The opening volume of Riad Sattouf’s childhood memoirs related how his family moved between France, Libya and his father’s homeland of Syria during the first six years of his life. This picks up with the family settled in Syria and even his mother’s entreaties are unable to prevent his attendance at school.

Given Sattouf’s prodigious memory, the detail about the first year of his Syrian education is vast, and anyone who went to a British religious school before the 1980s will squirm uncomfortably as the sadism of Riad’s teacher prompts unwelcome memories. What British children didn’t experience was the additional overt bigotry. In keeping with state policy, Jews are considered the enemy, and Sattouf’s long blonde hair marks him out for attention and the constant need to deny he’s Jewish.

A great strength of the opening volume was its cataloguing of Abdul-Razak Sattouf’s eccentricities. Sattouf’s father was an educated man who claimed to have abandoned religion, yet reverted to old ways, view and superstitions when back in his homeland. Coupled with an astonishing capacity for denying reality, The Arab of the Future 1 presented some jaw-dropping sequences. Here he’s portrayed as altogether more understanding and pragmatic, at times even sensible, although still capable of mindless bluster. While easily blinded by anyone with money or stature, there’s only the occasional lapse, such as considering that female soldiers forced to eat live snakes in front of Syria’s dictator to be an admirable lack of fear. Sattouf also makes more of his mother’s frustrations, as she’s more likely to make her feelings known. She’s still a weaker character, however, for being one-dimensional. There’s never any sense that she actually loves her husband, and is constantly frustrated by him.

There’s a precision to Sattouf’s cartooning and a wonderful sense of character. He’s gifted at capturing a personality with very few lines, whether it be an assortment of unfortunate children or the smug arrogance of generals. As previously, he uses a single colour to identify location, red for Syria and blue for scenes occurring in France for an effective separation.

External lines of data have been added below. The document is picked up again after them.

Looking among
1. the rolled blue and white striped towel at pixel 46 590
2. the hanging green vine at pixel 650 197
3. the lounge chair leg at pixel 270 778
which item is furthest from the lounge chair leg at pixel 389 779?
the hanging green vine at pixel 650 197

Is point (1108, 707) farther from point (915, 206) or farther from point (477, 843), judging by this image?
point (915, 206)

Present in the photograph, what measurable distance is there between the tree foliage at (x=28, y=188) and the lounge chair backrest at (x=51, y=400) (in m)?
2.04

While the location will be exotic for most English language readers, in general Sattouf’s school experience will have a familiarity, if not in the details, then the general atmosphere, and as they occupy the first third of the book there isn’t such a great sense of visiting another world. That’s provided by the contrast between life in the family village outside Homs and its deprivation, and a visit back to France and the enormous Euromarché superstore. The book’s strongest moment comes when honour killing raises its head. Although not sensationalised, it’s an upsetting sequence, foreshadowed earlier in the book, and cleverly related in ambiguous fashion. We’re left uncertain whether Riad’s father has compromised his feelings in favour of an easy life. It’s the point at which the time Sattouf’s spent explaining his father’s inconsistencies really hits home, enabling the doubt, and all his father’s earlier talk about what the Arab of the future must be is extremely hollow.

By any other standards this is an immensely readable personal recollection, but it drops marginally behind the opening volume because there are fewer absolutely shocking moments.